Breaking the Barrier: Enhanced Utility and Robustness in Smoothed DRL Agents.
Abstract
Robustness remains a paramount concern in deep reinforcement learning (DRL), with randomized smoothing emerging as a key technique for enhancing this attribute. However, a notable gap exists in the performance of current smoothed DRL agents, often characterized by significantly low clean rewards and weak robustness.
In response to this challenge, our study introduces innovative algorithms aimed at training effective smoothed robust DRL agents. We propose S-DQN and S-PPO, novel approaches that demonstrate remarkable improvements in clean rewards, empirical robustness, and robustness guarantee across standard RL benchmarks. Notably, our S-DQN and S-PPO agents not only significantly outperform existing smoothed agents by an average factor of \(\bf{2.16\times}\) under the strongest attack, but also surpass previous robustly-trained agents by an average factor of \(\bf{2.13\times}\). This represents a significant leap forward in the field.

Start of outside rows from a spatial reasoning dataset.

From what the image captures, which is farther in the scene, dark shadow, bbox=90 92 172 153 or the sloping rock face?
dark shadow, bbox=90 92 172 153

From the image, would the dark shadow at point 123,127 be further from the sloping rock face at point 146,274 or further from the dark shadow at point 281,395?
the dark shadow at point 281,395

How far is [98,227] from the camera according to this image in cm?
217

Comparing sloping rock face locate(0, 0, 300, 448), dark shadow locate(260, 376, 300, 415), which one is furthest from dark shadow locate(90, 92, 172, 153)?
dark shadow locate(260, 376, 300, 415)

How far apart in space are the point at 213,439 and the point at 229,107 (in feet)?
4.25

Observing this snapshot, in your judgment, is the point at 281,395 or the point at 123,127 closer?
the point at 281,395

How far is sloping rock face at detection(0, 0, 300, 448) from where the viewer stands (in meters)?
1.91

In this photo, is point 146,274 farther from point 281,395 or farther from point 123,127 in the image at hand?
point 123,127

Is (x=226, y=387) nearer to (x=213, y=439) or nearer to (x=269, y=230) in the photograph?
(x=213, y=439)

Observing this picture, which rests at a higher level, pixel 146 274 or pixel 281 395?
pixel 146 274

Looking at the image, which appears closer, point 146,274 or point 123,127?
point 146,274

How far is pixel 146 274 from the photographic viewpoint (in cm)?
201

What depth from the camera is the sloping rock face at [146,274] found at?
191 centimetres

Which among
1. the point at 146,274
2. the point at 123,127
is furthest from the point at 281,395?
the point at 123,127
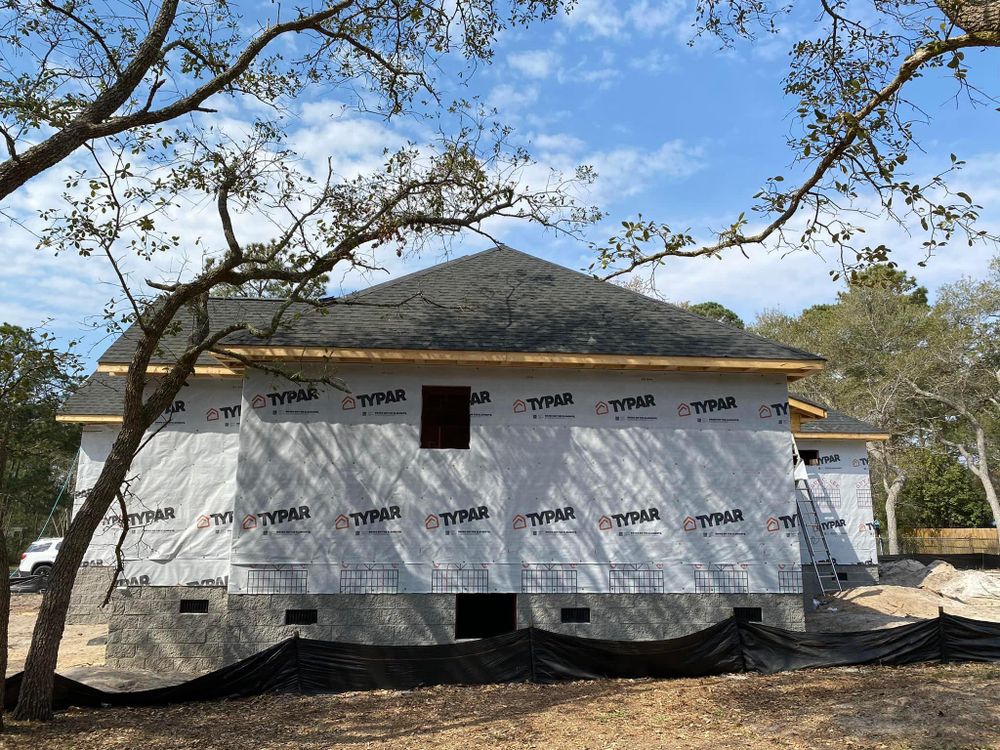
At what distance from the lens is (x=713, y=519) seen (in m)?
10.8

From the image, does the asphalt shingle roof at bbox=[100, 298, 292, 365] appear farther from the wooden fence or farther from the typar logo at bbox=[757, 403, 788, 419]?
the wooden fence

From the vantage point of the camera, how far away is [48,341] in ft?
27.5

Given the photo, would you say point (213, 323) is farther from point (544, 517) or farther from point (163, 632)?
point (544, 517)

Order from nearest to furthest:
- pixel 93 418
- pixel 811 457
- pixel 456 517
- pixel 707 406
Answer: pixel 456 517
pixel 707 406
pixel 93 418
pixel 811 457

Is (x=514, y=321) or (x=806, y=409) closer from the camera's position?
(x=514, y=321)

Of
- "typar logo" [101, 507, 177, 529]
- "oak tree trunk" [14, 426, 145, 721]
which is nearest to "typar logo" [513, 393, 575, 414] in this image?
"oak tree trunk" [14, 426, 145, 721]

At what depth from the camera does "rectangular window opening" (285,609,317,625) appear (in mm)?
10117

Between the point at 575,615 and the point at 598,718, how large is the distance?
8.97ft

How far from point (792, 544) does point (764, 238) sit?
502 centimetres

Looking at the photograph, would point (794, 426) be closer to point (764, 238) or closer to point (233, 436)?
point (764, 238)

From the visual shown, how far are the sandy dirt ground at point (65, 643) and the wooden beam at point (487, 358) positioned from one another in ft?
19.1

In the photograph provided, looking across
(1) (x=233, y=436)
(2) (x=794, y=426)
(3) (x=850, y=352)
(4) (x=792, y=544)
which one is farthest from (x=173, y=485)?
(3) (x=850, y=352)

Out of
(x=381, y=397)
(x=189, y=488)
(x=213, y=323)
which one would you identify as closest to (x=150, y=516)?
(x=189, y=488)

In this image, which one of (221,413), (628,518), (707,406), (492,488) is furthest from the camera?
(221,413)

Furthermore, we introduce Smoothed Attack, which is \(\bf{1.89\times}\) more effective in decreasing the rewards of smoothed agents than existing adversarial attacks.
Overview of our method.
Motivation
Recently, there is a growing interest on enabling certifiable robustness in DRL agents using Randomized Smoothing (RS), transforming agents into their smoothed counterparts during testing. Unfortunately, we found that existing smoothed agents (in brown color) demonstrate a notable deficiency: they yield substantially lower clean reward and little improvement in robustness compared to their non-smoothed counterparts (in grey color).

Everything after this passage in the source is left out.